Web Development Services

Search Engine Optimization & Marketing

SEO offers a visible and effective search presence, which leads to a considerable increase in sales, profitability, and cost efficiency for our clients.

Our search engine optimization assistance includes such core services as ​organic search, on-page SEO, link building, keyword research, competitor research, strategy, and activity reports.

Every so often, we come across the question - Is SEO Dead?
 
To those who ask, it appears that there is some confusion about what SEO is. Keep in mind that the letter "O" in SEO stands for "optimization." As long as anything imperfect exists, there will always be the need for optimization, for example, video optimization, aka "video editing," will always exist no matter what. Can you shoot a full 90-minute video without editing? Sure you can, but should you? (Comedian Chris Rock said "You could drive with your feet, but it doesn't mean it's a good idea!") Even if you did show an unedited video, would it be optimized for your trailer, reel, television, sound, titles, and credits? Of course not! Justin Bieber may be able to shoot a 90-minute un-optimized AKA "unedited" video on his iPhone and get it to air on NBC, but are you, Justin Bieber? Probably not. So would you be willing to forego a deal with NBC just because you don't feel editing/optimizing your video to their ever-changing quality control standards is worth it?

EXTRACTED INFORMATION:

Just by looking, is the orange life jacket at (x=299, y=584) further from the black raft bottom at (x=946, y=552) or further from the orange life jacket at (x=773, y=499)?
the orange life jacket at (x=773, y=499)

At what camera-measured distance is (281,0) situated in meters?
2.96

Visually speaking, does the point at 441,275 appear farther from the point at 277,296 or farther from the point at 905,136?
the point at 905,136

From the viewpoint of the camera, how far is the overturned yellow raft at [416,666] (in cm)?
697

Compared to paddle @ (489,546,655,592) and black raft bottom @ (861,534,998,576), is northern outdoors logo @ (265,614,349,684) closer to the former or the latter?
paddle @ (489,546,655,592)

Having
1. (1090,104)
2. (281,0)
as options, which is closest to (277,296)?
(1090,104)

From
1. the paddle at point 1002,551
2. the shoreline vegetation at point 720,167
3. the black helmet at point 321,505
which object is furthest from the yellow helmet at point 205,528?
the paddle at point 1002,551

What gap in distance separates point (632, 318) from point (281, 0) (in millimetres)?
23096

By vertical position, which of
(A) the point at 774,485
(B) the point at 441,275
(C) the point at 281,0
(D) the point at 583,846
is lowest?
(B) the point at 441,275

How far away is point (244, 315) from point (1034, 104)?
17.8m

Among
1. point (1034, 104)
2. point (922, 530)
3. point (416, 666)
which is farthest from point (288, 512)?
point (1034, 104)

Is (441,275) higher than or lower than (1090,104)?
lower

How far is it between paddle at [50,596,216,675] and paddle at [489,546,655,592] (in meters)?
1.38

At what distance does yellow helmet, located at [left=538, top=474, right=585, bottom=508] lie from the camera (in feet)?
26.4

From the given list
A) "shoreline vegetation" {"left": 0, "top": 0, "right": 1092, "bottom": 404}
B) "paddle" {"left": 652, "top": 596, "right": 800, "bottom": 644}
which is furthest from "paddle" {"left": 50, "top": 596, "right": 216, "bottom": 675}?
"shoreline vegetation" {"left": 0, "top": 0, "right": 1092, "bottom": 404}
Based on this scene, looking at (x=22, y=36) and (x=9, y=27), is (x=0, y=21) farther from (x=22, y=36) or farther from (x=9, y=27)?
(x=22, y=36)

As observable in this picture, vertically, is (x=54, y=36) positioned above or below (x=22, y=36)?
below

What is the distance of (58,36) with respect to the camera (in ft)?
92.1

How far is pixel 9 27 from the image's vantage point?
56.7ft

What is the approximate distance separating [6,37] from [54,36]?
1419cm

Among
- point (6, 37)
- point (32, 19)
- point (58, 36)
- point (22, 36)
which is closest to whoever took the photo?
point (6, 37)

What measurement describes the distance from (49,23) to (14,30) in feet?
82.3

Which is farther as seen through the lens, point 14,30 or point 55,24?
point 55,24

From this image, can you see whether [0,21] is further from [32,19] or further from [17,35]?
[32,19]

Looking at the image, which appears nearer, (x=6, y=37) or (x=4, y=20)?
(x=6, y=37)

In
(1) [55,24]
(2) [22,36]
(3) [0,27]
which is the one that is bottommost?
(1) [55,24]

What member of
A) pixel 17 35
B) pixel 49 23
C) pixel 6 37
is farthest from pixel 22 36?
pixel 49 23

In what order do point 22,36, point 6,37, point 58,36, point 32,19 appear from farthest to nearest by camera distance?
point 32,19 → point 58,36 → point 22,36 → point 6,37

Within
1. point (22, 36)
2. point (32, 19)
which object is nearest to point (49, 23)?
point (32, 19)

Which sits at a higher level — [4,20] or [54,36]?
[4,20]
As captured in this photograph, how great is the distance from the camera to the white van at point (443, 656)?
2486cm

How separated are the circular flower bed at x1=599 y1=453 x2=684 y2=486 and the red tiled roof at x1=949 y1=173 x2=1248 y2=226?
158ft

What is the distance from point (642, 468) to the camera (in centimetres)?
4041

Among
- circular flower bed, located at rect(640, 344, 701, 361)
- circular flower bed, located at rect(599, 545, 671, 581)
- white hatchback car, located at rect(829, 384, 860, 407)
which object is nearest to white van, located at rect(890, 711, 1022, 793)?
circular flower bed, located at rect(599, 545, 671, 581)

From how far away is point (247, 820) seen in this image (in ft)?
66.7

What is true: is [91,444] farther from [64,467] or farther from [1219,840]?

SHORT PROBLEM 1:
Condense the paragraph of the SEO services page that begins "To those who ask" into a short bulleted list that keeps its main points.
SHORT PROBLEM 2:
List every core service that the SEO services page says its search engine optimization assistance includes.
SHORT PROBLEM 3:
According to the SEO services page, what does the letter "O" in SEO stand for?
The lines after the SEO services page are separate material.

EXPECTED OUTPUT 1:
- People who ask whether SEO is dead seem confused about what SEO is; the "O" stands for "optimization."
- As long as anything imperfect exists, optimization will be needed. Video optimization, also called video editing, is one example.
- You can shoot a full 90-minute video without editing, but an unedited video would not be optimized for trailer, reel, television, sound, titles, and credits.
- Justin Bieber might get an unedited iPhone video aired on NBC, but most people are not Justin Bieber.
- The paragraph asks whether you would give up an NBC deal rather than edit your video to meet NBC's ever-changing quality control standards.

EXPECTED OUTPUT 2:
- Organic search
- On-page SEO
- Link building
- Keyword research
- Competitor research
- Strategy
- Activity reports

EXPECTED OUTPUT 3:
Optimization.